§ Passage provided:
+---+
Inspired by the chemistry of iron-hungry microorganisms like bacteria and fungi that secrete natural compounds known as “siderophores” to siphon essential nutrients from their hosts, researchers have created an artificial siderophore to improve the way materials select and bind uranium. The bio-inspired material provides an eco-friendly and cost-effective approach to recovering uranium from seawater.
A research team from the Department of Energy’s Oak Ridge and Lawrence Berkeley National Laboratories, the University of California, Berkeley, and the University of South Florida developed a material that selectively binds dissolved uranium with a low-cost polymer adsorbent. The adsorbent naturally selects uranium over other metals present in seawater and can easily be recycled for reuse.
The team used computational and experimental methods to develop a novel functional group known as “H2BHT” (2,6-bis[hydroxy(methyl)amino]-4-morpholino-1,3,5-triazine) that preferentially selects uranyl ions, or water-soluble uranium, over competing metal ions from other elements in seawater, such as vanadium.
+---+
§ Your goal: From the passage on uranium recovery from seawater, extract the text starting with "A research team" and going on through "recycled for reuse.". The rows have no connection to the passage on uranium recovery.

§ Excerpted records:
+---+
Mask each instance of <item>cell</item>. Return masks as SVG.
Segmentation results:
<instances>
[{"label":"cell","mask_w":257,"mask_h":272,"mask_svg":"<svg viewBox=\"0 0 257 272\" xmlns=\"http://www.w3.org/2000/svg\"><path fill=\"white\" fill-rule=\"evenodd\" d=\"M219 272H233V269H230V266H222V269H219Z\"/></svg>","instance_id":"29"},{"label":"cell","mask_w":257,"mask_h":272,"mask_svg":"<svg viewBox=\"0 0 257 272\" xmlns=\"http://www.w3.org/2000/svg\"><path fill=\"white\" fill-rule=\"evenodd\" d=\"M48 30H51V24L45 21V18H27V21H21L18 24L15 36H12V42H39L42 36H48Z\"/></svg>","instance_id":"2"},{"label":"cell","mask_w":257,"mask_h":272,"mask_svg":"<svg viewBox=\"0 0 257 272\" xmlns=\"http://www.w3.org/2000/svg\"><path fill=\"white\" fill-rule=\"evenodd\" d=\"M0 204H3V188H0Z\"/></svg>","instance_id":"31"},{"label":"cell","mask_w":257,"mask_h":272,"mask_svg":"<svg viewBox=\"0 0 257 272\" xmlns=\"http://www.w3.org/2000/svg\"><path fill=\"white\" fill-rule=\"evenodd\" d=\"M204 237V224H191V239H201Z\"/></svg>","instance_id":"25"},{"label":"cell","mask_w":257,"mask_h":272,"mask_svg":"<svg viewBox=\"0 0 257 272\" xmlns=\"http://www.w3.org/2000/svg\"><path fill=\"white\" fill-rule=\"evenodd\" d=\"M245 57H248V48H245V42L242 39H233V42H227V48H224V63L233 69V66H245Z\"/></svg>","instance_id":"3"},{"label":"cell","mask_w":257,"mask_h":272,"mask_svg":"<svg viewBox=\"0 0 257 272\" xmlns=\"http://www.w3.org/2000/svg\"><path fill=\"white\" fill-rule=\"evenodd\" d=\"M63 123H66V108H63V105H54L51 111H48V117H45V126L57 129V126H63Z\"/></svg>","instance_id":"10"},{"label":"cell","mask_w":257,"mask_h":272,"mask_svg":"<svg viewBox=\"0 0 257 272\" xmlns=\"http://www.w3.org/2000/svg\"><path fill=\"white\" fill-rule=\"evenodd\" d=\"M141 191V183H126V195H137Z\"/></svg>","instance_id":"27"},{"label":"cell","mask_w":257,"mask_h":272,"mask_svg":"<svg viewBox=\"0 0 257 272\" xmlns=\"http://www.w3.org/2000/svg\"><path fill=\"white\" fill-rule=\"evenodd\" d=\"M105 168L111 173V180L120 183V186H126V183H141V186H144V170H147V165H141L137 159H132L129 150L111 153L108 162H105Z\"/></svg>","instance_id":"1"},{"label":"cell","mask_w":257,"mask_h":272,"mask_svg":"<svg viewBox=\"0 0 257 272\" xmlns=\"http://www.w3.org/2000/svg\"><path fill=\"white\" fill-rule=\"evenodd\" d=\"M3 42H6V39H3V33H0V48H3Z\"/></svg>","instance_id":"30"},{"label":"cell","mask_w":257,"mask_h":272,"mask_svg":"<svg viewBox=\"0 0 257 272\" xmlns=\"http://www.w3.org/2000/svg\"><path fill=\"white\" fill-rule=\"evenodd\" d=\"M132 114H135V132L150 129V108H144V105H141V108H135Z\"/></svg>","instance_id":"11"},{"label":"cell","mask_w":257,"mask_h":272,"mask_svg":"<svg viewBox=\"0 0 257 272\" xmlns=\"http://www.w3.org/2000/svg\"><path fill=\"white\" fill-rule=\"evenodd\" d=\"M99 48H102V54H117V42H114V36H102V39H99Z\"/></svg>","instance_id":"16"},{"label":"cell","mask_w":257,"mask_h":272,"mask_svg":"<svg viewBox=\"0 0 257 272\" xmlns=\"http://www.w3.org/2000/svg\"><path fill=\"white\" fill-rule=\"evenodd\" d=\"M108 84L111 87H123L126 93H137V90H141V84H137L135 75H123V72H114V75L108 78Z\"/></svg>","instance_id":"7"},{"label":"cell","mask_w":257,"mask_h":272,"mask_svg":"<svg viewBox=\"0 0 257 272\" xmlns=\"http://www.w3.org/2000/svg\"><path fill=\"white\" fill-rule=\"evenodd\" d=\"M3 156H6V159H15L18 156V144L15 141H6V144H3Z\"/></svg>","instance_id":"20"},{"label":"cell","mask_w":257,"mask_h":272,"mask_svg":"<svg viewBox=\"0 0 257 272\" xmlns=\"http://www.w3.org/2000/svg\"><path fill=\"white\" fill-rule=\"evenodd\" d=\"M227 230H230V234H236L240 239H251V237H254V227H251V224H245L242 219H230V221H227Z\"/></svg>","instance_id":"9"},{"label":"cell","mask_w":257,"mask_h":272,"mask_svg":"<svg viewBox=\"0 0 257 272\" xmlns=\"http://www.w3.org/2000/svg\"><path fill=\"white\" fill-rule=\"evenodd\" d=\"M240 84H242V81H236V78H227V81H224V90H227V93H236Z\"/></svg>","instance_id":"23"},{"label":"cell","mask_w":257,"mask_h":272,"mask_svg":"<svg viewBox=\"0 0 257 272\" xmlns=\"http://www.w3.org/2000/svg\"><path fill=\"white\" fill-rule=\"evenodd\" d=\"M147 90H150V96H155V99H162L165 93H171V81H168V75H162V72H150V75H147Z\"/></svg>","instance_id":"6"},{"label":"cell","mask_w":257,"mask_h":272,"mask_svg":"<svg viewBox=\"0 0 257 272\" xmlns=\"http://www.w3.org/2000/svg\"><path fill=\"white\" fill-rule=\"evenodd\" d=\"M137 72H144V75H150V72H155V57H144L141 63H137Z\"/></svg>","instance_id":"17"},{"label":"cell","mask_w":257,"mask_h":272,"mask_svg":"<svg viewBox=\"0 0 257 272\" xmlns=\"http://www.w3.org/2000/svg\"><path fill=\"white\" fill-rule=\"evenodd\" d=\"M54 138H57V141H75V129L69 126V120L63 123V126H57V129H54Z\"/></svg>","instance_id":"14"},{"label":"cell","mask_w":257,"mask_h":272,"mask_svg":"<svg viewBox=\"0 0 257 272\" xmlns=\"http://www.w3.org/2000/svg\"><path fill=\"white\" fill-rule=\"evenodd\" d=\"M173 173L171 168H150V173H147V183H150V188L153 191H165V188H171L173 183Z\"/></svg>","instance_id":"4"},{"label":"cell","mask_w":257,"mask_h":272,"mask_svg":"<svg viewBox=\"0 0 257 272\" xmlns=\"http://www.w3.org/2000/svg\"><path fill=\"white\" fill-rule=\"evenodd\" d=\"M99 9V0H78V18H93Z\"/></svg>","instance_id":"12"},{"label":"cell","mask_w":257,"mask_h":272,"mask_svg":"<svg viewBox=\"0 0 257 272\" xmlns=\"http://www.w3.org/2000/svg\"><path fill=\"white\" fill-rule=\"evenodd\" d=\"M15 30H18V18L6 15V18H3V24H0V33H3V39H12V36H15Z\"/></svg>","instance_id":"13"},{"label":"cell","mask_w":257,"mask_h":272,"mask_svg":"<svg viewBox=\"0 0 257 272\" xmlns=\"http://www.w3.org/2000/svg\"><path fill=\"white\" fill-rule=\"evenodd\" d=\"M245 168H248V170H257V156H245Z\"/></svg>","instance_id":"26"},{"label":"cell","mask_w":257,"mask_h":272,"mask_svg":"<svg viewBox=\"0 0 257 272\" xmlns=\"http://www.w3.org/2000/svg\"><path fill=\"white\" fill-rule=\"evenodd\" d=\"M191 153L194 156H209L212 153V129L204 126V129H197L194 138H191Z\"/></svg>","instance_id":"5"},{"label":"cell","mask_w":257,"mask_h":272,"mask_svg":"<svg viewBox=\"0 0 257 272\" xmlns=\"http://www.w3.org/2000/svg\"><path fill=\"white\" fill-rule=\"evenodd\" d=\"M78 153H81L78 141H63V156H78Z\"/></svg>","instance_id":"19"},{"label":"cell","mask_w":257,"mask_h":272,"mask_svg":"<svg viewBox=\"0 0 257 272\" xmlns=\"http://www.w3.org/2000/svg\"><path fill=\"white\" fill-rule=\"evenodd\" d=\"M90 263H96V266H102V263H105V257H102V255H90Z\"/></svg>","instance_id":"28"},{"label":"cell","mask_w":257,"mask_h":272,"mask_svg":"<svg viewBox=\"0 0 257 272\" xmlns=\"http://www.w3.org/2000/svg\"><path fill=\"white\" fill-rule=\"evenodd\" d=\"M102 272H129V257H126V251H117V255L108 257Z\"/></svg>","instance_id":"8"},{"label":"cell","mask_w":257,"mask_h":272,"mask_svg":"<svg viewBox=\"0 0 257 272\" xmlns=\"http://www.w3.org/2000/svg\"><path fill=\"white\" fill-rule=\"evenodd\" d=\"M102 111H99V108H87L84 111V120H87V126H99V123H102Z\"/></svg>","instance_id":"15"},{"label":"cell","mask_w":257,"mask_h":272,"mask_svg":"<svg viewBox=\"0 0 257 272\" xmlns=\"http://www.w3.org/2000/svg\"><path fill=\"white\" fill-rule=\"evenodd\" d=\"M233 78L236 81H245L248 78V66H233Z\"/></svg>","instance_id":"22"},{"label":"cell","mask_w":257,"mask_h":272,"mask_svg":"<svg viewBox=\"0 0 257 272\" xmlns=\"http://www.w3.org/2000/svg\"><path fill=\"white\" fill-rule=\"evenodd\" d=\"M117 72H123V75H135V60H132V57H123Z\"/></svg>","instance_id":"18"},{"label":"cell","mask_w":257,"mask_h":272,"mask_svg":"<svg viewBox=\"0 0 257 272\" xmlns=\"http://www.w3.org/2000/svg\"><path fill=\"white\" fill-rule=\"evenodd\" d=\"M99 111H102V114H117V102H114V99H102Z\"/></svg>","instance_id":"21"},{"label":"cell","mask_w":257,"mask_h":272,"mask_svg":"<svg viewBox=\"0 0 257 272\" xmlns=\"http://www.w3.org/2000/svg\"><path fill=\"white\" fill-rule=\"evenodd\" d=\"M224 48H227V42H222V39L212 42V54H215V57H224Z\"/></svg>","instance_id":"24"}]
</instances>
+---+
§ Answer to this exercise:
A research team from the Department of Energy’s Oak Ridge and Lawrence Berkeley National Laboratories, the University of California, Berkeley, and the University of South Florida developed a material that selectively binds dissolved uranium with a low-cost polymer adsorbent. The adsorbent naturally selects uranium over other metals present in seawater and can easily be recycled for reuse.